In seinem Buch „Mit der Vergangenheit leben“ stellt Charles Pépin die These auf, dass Erinnerungen zentral für ein gutes Leben sind: „In den Werten, an die wir glauben, und in den Dingen, und wichtiger sind als alles andere, überdauern die Spuren unseres Herkunftsmilieus, unserer Erziehung und unseres einschneidenden Begegnungen.“ All dies entspringt der Vergangenheit. Und in allem ist die Vergangenheit gegenwärtig. Sie liegt nicht hinter einem Menschen, sondern macht sich kontinuierlich bemerkbar. Egal, ob Menschen glücklich oder unglücklich sind, ihre Vergangenheit kehrt unentwegt zurück. Ein seltsames Ding die Vergangenheit: Sie lässt sich nicht rückgängig machen und sucht doch fortwährend die Gegenwart heim. Menschen bestehen zu weitaus größeren Teilen aus Vergangenheit als aus Gegenwart. Charles Pépin ist Schriftsteller und unterrichtet Philosophie. Seine Bücher wurden in mehr als zwanzig Sprachen übersetzt.
- - - - -
| Aufgabe |
Beantworte zum Text über Charles Pépin diese Fragen:
(a) Welchen Titel trägt das Buch, in dem Pépin seine These aufstellt?
(b) Woraus bestehen Menschen laut dem Text zu weitaus größeren Teilen als aus Gegenwart?
(c) In wie viele Sprachen wurden Pépins Bücher übersetzt?

| Ausgangsdaten |
- - - - -
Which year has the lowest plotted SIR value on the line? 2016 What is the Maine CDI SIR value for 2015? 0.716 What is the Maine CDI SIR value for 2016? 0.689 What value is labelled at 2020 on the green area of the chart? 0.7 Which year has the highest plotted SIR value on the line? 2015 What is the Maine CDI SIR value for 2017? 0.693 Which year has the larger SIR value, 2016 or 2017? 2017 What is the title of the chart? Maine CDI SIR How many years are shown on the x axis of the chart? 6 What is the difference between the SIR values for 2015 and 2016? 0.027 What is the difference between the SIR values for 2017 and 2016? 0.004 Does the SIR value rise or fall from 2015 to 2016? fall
- - - - -
| Ergebnis |
(a) „Mit der Vergangenheit leben“
(b) Aus Vergangenheit
(c) In mehr als zwanzig Sprachen